# Start of TEXT EXTRACT

Determination of Trace Impurities in Electronic Grade Arsine by GC-ICP-QQQ

Importance of the Topic

Trace-level impurities in arsine are critical to control in the production of III–V semiconductors, where unwanted dopants such as germane, silane, phosphine, and hydrogen sulfide can impair device performance by introducing energy levels in the semiconductor bandgap.

Objectives and Article Overview

This study aims to develop a single-column, single-injection, multi-tune GC-ICP-QQQ method for simultaneous detection of multiple hydride impurities in electronic-grade arsine at sub-ppb levels, streamlining analysis and enhancing sensitivity.

Methodology

Standards of SiH4, PH3, GeH4, and H2S were prepared by dynamic dilution of a 10 ppm mix to 24 ppb; qualitative retention standards for H2Se, SbH3, and SnH4 were generated via hydride generation.
Cell gas modes (no gas, H2, O2) were optimized using MS/MS on an Agilent 8900 ICP-QQQ to remove spectral interferences, with O2 used for mass-shift measurements of P and S and H2 for on-mass Si detection.
A multi-tune time program automatically switches cell gas and acquisition parameters during the run, maximizing sensitivity for each analyte in one analysis.

Used Instrumentation

• Agilent 7890B GC with high-flow Deans switch to vent the arsine matrix
• Agilent 8900 Triple Quadrupole ICP-MS (ORS 4 cell, MS/MS capability)
• Column: Two 100 m × 0.53 mm × 5.0 µm DB-1; Agilent Select Low Sulfur column (CP8575) for SnH4
• UHP-MMSD dilution system (CONSCI) and 10 ppm custom gas standards

Main Results and Discussion

• Detection limits at 3× S/N: 0.51 ppb for SiH4, 0.01 ppb for GeH4, 0.02 ppb for PH3, 0.15 ppb for H2S using the multi-tune method.

# End of TEXT EXTRACT

WRITTEN INSTRUCTION>
Copy the arsine impurity summary word for word, in full.

# Start of GIVEN DATA

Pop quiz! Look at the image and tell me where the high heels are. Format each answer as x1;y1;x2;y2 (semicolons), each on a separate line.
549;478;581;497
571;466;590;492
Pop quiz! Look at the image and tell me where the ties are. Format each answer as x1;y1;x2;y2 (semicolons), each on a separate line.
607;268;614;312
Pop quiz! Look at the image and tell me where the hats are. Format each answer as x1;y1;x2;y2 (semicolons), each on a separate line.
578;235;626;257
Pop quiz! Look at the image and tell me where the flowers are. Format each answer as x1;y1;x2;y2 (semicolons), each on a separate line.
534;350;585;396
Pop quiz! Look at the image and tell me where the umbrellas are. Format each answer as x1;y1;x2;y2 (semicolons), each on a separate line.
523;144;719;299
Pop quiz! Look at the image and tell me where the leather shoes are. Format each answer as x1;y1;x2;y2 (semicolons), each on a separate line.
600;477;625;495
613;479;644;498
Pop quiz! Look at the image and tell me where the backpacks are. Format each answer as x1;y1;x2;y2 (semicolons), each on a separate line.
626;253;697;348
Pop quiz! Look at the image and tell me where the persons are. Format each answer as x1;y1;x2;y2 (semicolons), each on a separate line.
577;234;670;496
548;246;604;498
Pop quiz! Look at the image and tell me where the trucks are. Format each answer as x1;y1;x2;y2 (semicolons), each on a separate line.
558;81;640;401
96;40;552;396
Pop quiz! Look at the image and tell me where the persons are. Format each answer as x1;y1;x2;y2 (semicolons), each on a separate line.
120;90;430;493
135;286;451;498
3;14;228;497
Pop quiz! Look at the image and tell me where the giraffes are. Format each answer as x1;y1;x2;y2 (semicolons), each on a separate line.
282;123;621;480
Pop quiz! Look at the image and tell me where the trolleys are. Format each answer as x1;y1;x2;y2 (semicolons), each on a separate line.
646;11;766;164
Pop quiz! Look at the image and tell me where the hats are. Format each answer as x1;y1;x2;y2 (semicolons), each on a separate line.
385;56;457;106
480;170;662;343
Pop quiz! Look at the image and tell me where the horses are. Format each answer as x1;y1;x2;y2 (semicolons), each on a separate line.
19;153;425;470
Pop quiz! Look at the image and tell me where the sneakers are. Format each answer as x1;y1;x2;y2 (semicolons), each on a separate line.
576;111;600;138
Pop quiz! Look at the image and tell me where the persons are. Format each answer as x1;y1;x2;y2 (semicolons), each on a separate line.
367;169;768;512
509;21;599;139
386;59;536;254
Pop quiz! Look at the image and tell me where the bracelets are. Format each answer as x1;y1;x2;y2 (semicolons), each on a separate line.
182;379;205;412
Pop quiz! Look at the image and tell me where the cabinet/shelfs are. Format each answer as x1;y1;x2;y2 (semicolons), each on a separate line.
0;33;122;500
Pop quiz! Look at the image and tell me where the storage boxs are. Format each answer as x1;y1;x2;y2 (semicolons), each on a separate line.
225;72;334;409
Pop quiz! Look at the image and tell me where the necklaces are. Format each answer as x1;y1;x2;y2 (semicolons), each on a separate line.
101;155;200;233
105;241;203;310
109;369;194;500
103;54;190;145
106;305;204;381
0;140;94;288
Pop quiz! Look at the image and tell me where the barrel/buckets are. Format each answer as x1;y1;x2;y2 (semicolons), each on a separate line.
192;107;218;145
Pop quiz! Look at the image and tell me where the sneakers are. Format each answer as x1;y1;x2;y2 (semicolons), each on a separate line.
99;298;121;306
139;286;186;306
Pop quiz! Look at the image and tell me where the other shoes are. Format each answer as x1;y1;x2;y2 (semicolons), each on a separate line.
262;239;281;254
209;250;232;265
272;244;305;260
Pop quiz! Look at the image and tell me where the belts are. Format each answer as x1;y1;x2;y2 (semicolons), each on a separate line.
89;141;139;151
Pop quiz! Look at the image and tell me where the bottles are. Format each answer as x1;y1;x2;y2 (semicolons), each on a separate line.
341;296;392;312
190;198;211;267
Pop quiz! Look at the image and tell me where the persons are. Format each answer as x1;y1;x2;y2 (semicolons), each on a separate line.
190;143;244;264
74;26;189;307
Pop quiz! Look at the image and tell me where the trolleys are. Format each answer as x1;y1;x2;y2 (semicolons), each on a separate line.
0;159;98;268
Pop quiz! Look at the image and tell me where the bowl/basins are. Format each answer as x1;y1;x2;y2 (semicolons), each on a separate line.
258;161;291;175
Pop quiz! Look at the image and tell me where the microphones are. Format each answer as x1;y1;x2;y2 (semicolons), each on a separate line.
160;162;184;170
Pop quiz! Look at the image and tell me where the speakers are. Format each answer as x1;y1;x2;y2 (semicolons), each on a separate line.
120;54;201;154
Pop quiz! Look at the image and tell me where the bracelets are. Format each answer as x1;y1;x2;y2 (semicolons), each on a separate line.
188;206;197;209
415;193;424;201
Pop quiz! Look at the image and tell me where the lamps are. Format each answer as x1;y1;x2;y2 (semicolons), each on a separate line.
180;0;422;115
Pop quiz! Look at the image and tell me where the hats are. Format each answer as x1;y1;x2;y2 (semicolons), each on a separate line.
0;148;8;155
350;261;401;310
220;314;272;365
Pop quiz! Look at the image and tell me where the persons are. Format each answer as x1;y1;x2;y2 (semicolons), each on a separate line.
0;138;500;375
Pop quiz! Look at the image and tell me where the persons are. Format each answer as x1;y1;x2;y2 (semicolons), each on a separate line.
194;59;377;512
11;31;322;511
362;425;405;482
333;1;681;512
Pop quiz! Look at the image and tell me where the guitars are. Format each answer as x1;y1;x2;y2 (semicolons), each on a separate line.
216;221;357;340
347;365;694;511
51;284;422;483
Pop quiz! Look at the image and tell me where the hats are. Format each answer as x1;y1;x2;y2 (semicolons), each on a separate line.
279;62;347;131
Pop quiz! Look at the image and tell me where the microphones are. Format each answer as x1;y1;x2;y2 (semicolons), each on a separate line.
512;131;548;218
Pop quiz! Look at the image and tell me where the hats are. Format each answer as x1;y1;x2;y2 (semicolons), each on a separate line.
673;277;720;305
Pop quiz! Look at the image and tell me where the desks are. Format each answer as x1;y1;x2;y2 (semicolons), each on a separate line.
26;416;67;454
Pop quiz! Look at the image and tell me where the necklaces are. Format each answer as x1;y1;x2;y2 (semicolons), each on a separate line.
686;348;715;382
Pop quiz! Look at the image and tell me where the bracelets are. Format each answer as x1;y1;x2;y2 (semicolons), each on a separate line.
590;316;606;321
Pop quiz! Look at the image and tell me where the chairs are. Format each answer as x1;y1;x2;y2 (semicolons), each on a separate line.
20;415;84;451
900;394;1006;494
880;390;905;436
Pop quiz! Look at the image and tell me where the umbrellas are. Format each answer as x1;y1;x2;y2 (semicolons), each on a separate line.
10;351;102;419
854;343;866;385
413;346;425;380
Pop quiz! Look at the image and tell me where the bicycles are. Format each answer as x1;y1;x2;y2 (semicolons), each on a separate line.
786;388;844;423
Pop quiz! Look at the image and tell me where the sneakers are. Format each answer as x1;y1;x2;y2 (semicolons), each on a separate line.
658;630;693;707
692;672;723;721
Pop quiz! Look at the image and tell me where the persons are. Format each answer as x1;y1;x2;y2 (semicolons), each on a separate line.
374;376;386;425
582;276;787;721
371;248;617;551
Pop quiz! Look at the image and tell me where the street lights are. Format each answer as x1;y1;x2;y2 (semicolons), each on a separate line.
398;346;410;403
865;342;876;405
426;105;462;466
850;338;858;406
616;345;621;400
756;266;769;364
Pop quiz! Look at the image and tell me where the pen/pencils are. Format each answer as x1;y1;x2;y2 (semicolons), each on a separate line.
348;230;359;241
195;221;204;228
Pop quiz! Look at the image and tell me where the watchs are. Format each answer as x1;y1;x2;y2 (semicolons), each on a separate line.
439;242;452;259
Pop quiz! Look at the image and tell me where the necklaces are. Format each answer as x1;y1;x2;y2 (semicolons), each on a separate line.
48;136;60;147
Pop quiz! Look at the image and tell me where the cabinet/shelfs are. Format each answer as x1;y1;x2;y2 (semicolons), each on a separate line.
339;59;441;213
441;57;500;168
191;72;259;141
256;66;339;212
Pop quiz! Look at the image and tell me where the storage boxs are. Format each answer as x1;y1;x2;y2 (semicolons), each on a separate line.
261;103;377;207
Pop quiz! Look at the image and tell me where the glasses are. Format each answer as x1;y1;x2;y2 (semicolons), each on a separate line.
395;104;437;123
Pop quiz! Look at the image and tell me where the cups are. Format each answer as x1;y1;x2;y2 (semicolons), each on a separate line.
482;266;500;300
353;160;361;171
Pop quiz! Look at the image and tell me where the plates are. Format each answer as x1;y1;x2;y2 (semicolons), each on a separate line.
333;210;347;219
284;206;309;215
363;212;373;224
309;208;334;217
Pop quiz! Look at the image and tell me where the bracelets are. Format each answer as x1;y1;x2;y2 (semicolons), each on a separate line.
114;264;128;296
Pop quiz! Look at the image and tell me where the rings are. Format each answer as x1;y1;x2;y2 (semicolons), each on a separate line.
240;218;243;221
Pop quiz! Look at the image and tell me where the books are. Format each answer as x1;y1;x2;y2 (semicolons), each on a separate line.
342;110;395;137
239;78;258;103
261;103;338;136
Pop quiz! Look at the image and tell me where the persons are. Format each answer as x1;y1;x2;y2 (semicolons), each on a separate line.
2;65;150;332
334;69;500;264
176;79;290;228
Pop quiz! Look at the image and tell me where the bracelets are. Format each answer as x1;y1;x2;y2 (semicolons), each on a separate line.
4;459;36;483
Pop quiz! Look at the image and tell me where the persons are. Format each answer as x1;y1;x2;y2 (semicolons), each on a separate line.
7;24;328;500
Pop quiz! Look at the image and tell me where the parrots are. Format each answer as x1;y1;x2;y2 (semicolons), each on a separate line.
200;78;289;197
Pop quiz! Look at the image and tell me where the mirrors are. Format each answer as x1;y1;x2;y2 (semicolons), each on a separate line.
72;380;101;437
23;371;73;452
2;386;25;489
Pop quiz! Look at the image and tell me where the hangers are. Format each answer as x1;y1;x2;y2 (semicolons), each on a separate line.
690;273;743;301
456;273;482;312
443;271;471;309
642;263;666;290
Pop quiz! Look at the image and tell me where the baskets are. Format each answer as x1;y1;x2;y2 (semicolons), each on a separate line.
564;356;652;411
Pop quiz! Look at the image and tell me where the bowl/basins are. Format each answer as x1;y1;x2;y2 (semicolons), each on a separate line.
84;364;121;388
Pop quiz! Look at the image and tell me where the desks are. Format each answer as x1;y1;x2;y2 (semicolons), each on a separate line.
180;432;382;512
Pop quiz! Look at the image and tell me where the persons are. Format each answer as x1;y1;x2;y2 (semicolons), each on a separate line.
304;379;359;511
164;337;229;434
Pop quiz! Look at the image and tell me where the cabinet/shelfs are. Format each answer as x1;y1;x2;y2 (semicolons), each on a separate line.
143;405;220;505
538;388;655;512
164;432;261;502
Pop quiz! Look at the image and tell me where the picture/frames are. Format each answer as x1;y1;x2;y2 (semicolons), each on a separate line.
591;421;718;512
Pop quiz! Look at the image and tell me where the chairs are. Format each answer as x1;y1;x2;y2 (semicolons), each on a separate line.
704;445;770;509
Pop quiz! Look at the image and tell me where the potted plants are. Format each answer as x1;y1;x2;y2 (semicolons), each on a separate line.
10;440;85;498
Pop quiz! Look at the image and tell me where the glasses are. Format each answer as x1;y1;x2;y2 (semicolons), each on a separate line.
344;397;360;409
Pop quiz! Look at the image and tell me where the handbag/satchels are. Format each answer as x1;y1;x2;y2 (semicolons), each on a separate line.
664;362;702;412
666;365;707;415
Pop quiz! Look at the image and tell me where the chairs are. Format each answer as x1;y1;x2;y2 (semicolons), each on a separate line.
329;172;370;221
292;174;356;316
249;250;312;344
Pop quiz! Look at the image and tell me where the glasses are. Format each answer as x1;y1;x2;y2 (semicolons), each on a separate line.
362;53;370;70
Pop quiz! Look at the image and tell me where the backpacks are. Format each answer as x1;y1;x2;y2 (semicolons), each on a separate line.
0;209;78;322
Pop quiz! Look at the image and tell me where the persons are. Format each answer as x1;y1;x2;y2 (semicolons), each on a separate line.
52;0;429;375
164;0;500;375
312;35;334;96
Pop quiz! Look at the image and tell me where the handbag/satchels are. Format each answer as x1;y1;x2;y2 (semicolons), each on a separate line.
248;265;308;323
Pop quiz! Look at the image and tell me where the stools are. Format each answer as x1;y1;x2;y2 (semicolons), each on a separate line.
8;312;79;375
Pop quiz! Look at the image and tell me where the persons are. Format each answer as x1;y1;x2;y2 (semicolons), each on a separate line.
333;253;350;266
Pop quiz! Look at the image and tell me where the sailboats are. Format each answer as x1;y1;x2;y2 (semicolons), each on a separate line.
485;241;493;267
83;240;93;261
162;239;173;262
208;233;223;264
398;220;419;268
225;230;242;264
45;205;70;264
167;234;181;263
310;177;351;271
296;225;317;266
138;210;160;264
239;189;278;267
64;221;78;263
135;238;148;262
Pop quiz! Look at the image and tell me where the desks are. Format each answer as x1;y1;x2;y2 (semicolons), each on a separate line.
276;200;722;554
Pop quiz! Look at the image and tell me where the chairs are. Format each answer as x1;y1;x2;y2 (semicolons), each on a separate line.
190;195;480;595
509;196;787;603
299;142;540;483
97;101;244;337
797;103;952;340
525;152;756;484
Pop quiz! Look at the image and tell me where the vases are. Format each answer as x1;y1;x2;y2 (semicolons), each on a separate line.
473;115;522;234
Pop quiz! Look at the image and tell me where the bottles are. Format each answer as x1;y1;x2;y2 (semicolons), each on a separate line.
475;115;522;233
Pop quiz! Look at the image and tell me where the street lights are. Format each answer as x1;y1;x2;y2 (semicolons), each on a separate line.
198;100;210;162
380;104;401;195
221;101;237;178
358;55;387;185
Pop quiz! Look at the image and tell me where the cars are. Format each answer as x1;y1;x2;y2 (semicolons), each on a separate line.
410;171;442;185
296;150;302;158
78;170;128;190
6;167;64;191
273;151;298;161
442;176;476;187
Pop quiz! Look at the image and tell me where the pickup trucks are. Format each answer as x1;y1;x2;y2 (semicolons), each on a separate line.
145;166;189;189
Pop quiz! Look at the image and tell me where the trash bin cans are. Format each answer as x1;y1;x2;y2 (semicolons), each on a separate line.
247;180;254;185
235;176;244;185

# End of GIVEN DATA

COMPLETE OUTPUT>
Determination of Trace Impurities in Electronic Grade Arsine by GC-ICP-QQQ

Importance of the Topic

Trace-level impurities in arsine are critical to control in the production of III–V semiconductors, where unwanted dopants such as germane, silane, phosphine, and hydrogen sulfide can impair device performance by introducing energy levels in the semiconductor bandgap.

Objectives and Article Overview

This study aims to develop a single-column, single-injection, multi-tune GC-ICP-QQQ method for simultaneous detection of multiple hydride impurities in electronic-grade arsine at sub-ppb levels, streamlining analysis and enhancing sensitivity.

Methodology

Standards of SiH4, PH3, GeH4, and H2S were prepared by dynamic dilution of a 10 ppm mix to 24 ppb; qualitative retention standards for H2Se, SbH3, and SnH4 were generated via hydride generation.
Cell gas modes (no gas, H2, O2) were optimized using MS/MS on an Agilent 8900 ICP-QQQ to remove spectral interferences, with O2 used for mass-shift measurements of P and S and H2 for on-mass Si detection.
A multi-tune time program automatically switches cell gas and acquisition parameters during the run, maximizing sensitivity for each analyte in one analysis.

Used Instrumentation

• Agilent 7890B GC with high-flow Deans switch to vent the arsine matrix
• Agilent 8900 Triple Quadrupole ICP-MS (ORS 4 cell, MS/MS capability)
• Column: Two 100 m × 0.53 mm × 5.0 µm DB-1; Agilent Select Low Sulfur column (CP8575) for SnH4
• UHP-MMSD dilution system (CONSCI) and 10 ppm custom gas standards

Main Results and Discussion

• Detection limits at 3× S/N: 0.51 ppb for SiH4, 0.01 ppb for GeH4, 0.02 ppb for PH3, 0.15 ppb for H2S using the multi-tune method.